Spoilers ahead: If you don't want anything spoiled about the new season of The Crown, stop reading now.
The latest season of The Crown retells a very dark era in the royals' life. Three of four of Queen Elizabeth's children split from their respective partners, and Windsor Castle catches fire during Her Majesty's so-called "annus horribilis" (or horrible year); a revealing biography about Princess Diana's time in the royal family comes to light; Prince Charles causes public scandal within The Firm after a private conversation with Camilla Parker Bowles infamously known as "Tampongate" is leaked to the media; the newly-separated Waleses televised interviews become tabloid fodder; and the beloved Royal Yacht Britannia gets decommissioned. While the actors portraying members of the family and the dialogues perfectly capture that period in the mid-to-early '90s, it's the color palette that really pushes the storyline to the next level.

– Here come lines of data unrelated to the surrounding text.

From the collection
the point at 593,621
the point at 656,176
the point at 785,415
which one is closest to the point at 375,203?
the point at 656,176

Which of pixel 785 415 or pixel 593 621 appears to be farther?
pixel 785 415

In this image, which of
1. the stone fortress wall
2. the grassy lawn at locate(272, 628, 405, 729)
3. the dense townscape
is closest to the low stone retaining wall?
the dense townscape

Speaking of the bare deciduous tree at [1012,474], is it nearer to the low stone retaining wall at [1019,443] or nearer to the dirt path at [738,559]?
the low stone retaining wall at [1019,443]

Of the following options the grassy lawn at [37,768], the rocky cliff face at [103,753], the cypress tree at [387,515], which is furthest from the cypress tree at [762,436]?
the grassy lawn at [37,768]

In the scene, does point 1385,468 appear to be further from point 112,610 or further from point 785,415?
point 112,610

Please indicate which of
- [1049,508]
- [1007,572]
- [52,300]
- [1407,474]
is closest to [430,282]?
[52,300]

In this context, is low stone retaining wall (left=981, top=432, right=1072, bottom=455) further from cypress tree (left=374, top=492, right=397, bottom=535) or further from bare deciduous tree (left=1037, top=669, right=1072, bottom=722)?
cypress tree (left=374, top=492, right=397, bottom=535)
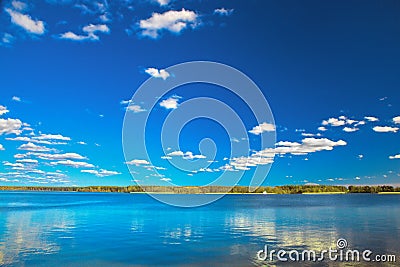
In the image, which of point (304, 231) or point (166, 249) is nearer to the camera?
point (166, 249)

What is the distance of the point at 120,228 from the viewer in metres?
40.2

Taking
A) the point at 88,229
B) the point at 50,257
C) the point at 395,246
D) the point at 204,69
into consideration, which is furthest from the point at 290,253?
the point at 88,229

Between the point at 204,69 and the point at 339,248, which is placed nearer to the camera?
the point at 339,248

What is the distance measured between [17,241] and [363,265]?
27.3m

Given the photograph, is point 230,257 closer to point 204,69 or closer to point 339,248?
point 339,248

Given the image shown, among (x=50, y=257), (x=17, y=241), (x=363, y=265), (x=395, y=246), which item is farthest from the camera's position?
(x=17, y=241)

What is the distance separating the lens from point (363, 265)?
2070 cm

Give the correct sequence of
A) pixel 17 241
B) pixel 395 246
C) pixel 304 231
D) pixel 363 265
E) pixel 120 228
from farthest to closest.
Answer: pixel 120 228 → pixel 304 231 → pixel 17 241 → pixel 395 246 → pixel 363 265

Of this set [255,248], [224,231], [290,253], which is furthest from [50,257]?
[224,231]

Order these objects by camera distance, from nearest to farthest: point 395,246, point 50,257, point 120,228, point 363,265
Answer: point 363,265
point 50,257
point 395,246
point 120,228

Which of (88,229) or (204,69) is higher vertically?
(204,69)

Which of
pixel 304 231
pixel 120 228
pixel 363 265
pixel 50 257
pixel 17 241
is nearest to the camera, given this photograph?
pixel 363 265

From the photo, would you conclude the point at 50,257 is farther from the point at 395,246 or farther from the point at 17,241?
the point at 395,246

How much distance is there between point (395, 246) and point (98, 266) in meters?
22.4
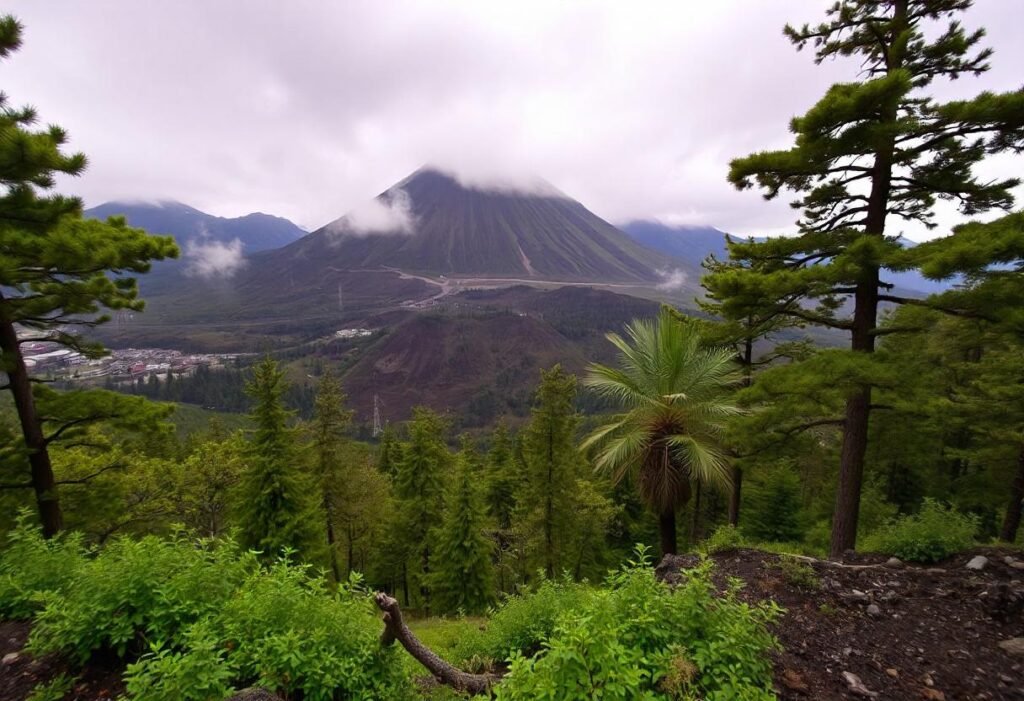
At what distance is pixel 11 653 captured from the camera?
402 cm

According to Amy Roberts, head costume designer for the hit Netflix series, she and her team leaned towards autumnal colors and heavier fabrics to add layers to the plot. Several of the characters—especially Queen Elizabeth (played by Imelda Staunton)—are often dressed in deep greens, blues, and reds during that particularly hard period. "We were quite keen to encapsulate that feeling about this particular series," Roberts said during a recent roundtable with Sidonie Roberts, associate costume designer and head buyer, and Cate Hall, hair and makeup designer.
"Every episode has a flavor, a sense of, this is very autumnal," Amy, who's been creating the costumes for the show since season three, continued. "There is a melancholia about these episodes of as you are getting older, your family has grown up, your expectations have been dashed and blown, and it's tough. And I think that obviously comes from the writing and the acting, but you help it along [with] autumnal tones."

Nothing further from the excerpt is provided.